Researchers come up with predictions about what they will find as apart of their research. Its part of hypothesis testing you will compare the outcome of a piece of research against your predictions and decide which hypothesis is correct by establishing if your results are significant - therefore, you always write two hypothesis (only one is true)
Null hypothesis (H0)
Predicts no significant effect or relationship between variables.
When testing a hypothesis there are two possible outcomes - your prediction is right or wrong.
Alternate hypothesis (H1)
Predicts a significant difference or relationship between variables.
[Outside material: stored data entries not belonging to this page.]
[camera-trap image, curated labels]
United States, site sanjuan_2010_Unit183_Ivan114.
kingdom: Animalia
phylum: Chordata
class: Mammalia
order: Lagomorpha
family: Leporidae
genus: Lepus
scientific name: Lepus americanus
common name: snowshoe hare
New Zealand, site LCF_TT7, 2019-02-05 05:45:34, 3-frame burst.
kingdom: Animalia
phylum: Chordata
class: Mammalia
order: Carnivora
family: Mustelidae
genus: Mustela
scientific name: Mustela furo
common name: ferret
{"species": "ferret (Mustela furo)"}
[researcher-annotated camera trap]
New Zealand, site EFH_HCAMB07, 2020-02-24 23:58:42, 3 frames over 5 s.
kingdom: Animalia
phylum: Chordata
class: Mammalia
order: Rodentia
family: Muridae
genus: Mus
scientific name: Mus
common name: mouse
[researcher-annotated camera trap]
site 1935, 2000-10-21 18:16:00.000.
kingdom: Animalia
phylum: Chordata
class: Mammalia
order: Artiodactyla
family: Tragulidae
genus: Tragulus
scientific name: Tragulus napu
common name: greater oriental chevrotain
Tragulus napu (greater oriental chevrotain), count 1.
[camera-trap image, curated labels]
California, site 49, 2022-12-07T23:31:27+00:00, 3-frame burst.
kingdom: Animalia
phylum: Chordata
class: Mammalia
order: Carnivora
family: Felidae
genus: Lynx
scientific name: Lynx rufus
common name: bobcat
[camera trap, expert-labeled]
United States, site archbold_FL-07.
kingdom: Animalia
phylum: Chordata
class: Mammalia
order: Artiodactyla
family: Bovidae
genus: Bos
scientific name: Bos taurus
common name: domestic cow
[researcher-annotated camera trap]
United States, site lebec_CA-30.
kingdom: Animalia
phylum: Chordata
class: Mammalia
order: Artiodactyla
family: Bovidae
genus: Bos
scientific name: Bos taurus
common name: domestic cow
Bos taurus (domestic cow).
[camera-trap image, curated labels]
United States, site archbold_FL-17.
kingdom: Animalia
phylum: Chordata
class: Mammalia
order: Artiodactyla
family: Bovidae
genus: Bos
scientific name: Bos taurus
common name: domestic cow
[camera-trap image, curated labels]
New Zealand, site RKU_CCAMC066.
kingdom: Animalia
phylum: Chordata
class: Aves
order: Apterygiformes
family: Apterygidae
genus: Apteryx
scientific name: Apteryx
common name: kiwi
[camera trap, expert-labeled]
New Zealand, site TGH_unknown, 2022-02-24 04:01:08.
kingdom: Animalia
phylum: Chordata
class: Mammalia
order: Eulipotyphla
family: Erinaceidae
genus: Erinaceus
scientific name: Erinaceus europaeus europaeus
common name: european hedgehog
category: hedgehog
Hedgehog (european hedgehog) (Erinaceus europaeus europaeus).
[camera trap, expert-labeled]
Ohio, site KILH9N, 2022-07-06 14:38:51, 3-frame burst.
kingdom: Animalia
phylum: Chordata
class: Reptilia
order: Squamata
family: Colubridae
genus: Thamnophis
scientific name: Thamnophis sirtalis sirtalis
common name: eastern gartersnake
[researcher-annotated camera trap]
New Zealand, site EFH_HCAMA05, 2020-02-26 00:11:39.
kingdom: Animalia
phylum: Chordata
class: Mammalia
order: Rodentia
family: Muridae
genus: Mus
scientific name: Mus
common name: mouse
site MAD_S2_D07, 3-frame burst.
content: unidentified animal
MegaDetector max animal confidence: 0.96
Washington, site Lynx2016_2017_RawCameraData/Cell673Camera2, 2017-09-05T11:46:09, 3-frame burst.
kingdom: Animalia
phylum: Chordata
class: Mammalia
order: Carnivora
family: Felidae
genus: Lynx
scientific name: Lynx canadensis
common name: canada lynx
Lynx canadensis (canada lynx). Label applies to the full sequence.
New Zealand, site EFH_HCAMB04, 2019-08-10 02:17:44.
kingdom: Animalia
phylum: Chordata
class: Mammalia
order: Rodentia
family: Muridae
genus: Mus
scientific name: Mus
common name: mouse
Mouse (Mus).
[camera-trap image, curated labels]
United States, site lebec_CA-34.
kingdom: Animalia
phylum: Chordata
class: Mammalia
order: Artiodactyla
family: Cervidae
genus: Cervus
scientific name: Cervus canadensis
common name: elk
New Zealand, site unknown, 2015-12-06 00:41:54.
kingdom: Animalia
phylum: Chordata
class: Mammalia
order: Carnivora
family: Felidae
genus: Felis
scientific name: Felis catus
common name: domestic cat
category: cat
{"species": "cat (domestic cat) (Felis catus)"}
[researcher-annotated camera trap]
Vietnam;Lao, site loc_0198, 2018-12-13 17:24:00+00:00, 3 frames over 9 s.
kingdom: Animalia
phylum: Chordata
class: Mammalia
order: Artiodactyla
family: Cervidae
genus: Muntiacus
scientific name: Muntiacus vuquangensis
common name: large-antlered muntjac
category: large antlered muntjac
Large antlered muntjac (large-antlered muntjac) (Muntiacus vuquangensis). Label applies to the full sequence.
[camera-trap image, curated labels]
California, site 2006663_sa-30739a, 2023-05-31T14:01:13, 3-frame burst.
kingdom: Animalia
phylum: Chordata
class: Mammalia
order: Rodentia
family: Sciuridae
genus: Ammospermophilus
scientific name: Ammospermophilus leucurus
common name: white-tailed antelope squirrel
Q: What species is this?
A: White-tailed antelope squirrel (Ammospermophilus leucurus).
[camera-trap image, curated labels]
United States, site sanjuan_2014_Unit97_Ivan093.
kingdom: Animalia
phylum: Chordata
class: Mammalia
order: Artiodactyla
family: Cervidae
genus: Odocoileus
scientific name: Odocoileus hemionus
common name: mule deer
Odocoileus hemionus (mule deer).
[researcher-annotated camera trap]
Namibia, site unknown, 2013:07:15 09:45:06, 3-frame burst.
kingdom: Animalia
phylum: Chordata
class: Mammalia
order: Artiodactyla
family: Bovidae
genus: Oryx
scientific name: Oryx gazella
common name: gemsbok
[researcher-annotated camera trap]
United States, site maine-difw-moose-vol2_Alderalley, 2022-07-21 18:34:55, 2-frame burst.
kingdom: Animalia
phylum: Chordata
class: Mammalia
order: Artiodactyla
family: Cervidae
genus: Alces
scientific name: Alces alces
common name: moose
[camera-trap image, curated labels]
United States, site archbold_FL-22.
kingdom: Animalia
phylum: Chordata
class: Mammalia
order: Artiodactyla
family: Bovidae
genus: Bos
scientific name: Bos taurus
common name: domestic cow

There are two types:
Directional (one-tailed) or non-directional (two-tailed)
If there previous evidence that suggests a possible outcome?
Yes - one-tailed
No - two-tailed
Independent variable, dependant variable, covariables
Manipulated variable (change) (cause)
Measured variable (effect)
Call the variables in a correlation effectively two DVs.
Correlation or experimental
Correlation - relationship
Experimental - effect / difference
Two-tailed alternate hypothesis
There will be a significant relationship / difference between operationalised IV and operationalised DV.
One-tailed alternative hypothesis
Operationalised IV group 1 will have a significant increase/decrease operationalised DV compared to operationalised IV group 2.
Null hypothesis
There will be no significant difference/relationship between operationalised IV and operationalised DV
Paradigm examples
Psychology is an example of a paradigm shift as up until 1900s psychology was not very scientific but on the 21st century it is very scientific due to advances in technology and is mostly facts.
What makes research more replicable
Keeping things the same for all participants (standardised)
Controlled experiment (in a lab)
Training your researchers in how to conduct the research
Researchers use standardised scripts / instructions
Why is replicability important
Being able to repeat research and find the same thing across contexts means it can be trusted and so more generalisable.
Demonstrates measurements are reliable.
How do we keep research objective
Higher levels of controls in research are the more objective methods as well as using carefully designed methods blinded researchers and peer review.